Source text:
Hi All,
What's the maximum number that can be squeezed into the two different PIC fields above, and how does the TRUNC(BIN/OPT/STD) compiler option affect it.

The reason  I ask is that I am working with a product called HPS which defines it's 'Integer' fields as S9(8) COMP, and then moves it to a DB2 'Integer' field, which is S9(9) COMP. There is a worry that the two are incompatible.

Marc

Marc,

First review Thread209-205700 where I have answered the question of how many decimal digits may be represented by 31 binary digits.  Of course, standard truncation is done on decimal boundaries regardless of the underlying data representation.

My guess is that you will have no problems moving S9(8) to S9(9) under any of the TRUNC options.  If the move were the other direction, there would be differences.  In any event, it would seem that TRUNC BIN would be safest for your problem, assuming it does not cause unwanted side effects.

Tom Morrison

Tom,
I read the thread. And then I read it again. After taking a couple of tablets and having a lie down, I had another go and I'm still not sure I understand!

I know that comp S9(8) and comp S9(9) occupy the same storage (full word) and I'm aware that with the TRUNC(BIN) option of the compiler, truncation should not occur like it would with TRUNC(STD).

I am under the impression that with a comp S9(4) field there is a maximum number that the field can hold, which by your example in the thread, is 32043. Is this the same for comp S9(8/9) and are those values different?

I guess the question that I'm asking is that if I filled the S9(9) comp field with the biggest value that it could take, and moved it to an S9(8) field, would it remain the same value?

Hope this makes sense, and please pardon my ignorance on the math front!

Marc

My understanding of S9(9) COMP and S9(8) COMP is COBOL will manipulate any number up to +/-999,999,999 and +/-99,999,999 respectively.

Given data:
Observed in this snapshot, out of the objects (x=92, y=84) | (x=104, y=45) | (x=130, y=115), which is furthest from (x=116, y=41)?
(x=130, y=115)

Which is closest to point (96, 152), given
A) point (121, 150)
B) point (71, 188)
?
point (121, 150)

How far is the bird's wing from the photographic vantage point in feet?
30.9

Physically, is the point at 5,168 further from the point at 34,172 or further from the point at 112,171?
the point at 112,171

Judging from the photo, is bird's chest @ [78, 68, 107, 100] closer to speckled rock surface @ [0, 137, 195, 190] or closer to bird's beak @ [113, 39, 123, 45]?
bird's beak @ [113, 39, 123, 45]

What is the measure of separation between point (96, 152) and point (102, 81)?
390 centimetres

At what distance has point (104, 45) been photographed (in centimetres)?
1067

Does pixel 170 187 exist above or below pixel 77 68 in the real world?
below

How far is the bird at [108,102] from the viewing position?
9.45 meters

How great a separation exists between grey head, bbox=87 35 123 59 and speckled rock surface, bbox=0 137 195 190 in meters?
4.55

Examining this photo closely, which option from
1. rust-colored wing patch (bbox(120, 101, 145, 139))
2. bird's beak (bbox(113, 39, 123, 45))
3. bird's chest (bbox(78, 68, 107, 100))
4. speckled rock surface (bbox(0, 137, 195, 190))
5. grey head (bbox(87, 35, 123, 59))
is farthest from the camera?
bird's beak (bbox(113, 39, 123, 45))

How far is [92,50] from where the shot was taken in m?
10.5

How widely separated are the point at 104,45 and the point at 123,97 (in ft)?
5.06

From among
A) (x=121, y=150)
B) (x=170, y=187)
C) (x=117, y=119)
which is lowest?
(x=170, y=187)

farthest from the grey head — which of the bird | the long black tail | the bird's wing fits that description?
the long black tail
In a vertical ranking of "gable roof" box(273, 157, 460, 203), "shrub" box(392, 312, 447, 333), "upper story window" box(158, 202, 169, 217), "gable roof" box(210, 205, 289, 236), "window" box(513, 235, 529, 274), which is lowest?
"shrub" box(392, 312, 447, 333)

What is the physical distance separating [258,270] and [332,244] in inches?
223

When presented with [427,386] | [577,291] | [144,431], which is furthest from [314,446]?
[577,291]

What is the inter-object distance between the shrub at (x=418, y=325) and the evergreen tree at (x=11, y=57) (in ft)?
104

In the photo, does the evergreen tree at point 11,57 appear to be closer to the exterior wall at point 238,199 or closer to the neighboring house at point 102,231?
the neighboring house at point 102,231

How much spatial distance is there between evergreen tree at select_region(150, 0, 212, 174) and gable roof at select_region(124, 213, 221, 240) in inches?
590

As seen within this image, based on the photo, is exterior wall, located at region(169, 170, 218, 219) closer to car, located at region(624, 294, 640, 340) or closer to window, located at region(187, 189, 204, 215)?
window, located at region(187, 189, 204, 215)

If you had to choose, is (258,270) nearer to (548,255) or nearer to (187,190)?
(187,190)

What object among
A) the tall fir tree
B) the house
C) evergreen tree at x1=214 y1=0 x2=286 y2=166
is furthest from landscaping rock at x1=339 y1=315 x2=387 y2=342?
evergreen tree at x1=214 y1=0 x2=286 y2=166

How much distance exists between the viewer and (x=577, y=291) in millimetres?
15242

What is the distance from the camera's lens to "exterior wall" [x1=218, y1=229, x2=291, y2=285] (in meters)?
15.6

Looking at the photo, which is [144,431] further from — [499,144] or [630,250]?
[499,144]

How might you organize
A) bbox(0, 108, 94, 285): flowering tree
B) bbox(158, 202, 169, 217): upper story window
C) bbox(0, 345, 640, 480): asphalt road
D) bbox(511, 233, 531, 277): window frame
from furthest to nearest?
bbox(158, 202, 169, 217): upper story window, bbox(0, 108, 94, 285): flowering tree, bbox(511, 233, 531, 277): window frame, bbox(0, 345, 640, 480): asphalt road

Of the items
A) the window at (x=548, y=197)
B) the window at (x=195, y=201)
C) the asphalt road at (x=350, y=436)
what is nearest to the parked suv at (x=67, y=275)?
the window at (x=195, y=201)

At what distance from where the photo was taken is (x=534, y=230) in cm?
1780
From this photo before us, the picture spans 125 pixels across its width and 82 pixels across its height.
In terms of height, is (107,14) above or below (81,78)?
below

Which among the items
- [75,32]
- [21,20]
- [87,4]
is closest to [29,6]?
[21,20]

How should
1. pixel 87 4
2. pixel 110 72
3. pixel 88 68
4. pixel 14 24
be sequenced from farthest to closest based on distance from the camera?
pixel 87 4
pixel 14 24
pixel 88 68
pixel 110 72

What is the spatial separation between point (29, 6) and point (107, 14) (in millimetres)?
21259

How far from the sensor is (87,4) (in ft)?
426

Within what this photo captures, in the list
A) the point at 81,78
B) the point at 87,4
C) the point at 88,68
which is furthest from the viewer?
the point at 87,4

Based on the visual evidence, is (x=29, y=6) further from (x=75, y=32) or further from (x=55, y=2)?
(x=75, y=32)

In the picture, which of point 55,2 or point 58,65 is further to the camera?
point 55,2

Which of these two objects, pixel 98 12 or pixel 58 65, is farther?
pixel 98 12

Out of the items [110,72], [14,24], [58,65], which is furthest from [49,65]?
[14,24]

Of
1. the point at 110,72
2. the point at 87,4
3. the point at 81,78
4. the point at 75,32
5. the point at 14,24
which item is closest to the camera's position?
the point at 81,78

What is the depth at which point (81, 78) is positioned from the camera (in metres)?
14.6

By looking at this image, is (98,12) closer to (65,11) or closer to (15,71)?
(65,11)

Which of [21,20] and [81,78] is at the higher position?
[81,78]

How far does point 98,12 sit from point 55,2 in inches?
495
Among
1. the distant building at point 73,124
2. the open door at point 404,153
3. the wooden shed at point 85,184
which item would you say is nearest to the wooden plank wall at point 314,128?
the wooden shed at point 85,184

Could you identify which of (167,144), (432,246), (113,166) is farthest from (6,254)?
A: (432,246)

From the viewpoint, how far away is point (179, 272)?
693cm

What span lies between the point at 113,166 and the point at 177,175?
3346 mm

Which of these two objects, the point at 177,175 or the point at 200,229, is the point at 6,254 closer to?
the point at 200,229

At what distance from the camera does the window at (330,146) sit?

Tasks for this exercise:
(1) List every setting of the TRUNC compiler option that the COBOL forum thread names.
(2) Reproduce word for word the passage of the COBOL forum thread from "I know that" to "would with TRUNC(STD).".

Responses per task:
(1) BIN, OPT, STD

(2)
I know that comp S9(8) and comp S9(9) occupy the same storage (full word) and I'm aware that with the TRUNC(BIN) option of the compiler, truncation should not occur like it would with TRUNC(STD).